■ Exercise instructions
- A) Using the recipe, decide whether each statement is true: (i) the oven is preheated to 375°F; (ii) the cauliflower goes into the pot for the last 5 minutes of boiling; (iii) all of the cheddar is folded into the yogurt mixture. For each, answer yes or no and quote the words of the recipe that settle it.
- B) Quote the recipe word for word, starting at "Transfer the mixture" and ending at "of smoked paprika.".

■ Page text
========

2 oz dry chickpea pasta

3 oz cooked chicken breast

1 oz sharp cheddar cheese

0.25 cup non-fat Greek yogurt

0.5 cup cauliflower florets

1 tbsp unsweetened almond milk

0.25 tsp garlic powder

0.25 tsp onion powder

0.13 tsp smoked paprika

0.25 tsp sea salt

0.25 tsp black pepper

PREPARATION

  • 1

    Preheat your oven to 375°F and lightly grease a small oven-safe baking dish.

  • 2

    Bring a pot of salted water to a boil and cook the chickpea pasta according to package directions, adding the cauliflower florets during the last 3 minutes of boiling.

  • 3

    Drain the pasta and cauliflower, reserving 2 tablespoons of the hot pasta water.

  • 4

    In a large mixing bowl, whisk together the Greek yogurt, almond milk, reserved pasta water, garlic powder, onion powder, sea salt, and black pepper until smooth.

  • 5

    Fold the cooked pasta, cauliflower, diced chicken breast, and half of the shredded cheddar cheese into the yogurt mixture until evenly coated.

  • 6

    Transfer the mixture into the prepared baking dish, spreading it out evenly.

  • 7

    Top with the remaining cheddar cheese and a sprinkle of smoked paprika.

  • 8

    Bake for 12-15 minutes until the cheese is melted and the edges are slightly golden and bubbly.

========

■ Data excerpt
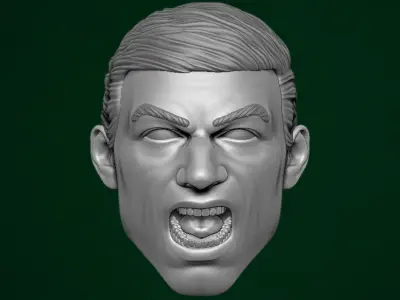 Muskrat GI Joe Fan Art Stl Kit for action figures 3D print model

========

■ Problem solutions
- A)
(i) Yes: "Preheat your oven to 375°F"
(ii) No: "adding the cauliflower florets during the last 3 minutes of boiling"
(iii) No: "half of the shredded cheddar cheese"

- B)
Transfer the mixture into the prepared baking dish, spreading it out evenly.

  • 7

    Top with the remaining cheddar cheese and a sprinkle of smoked paprika.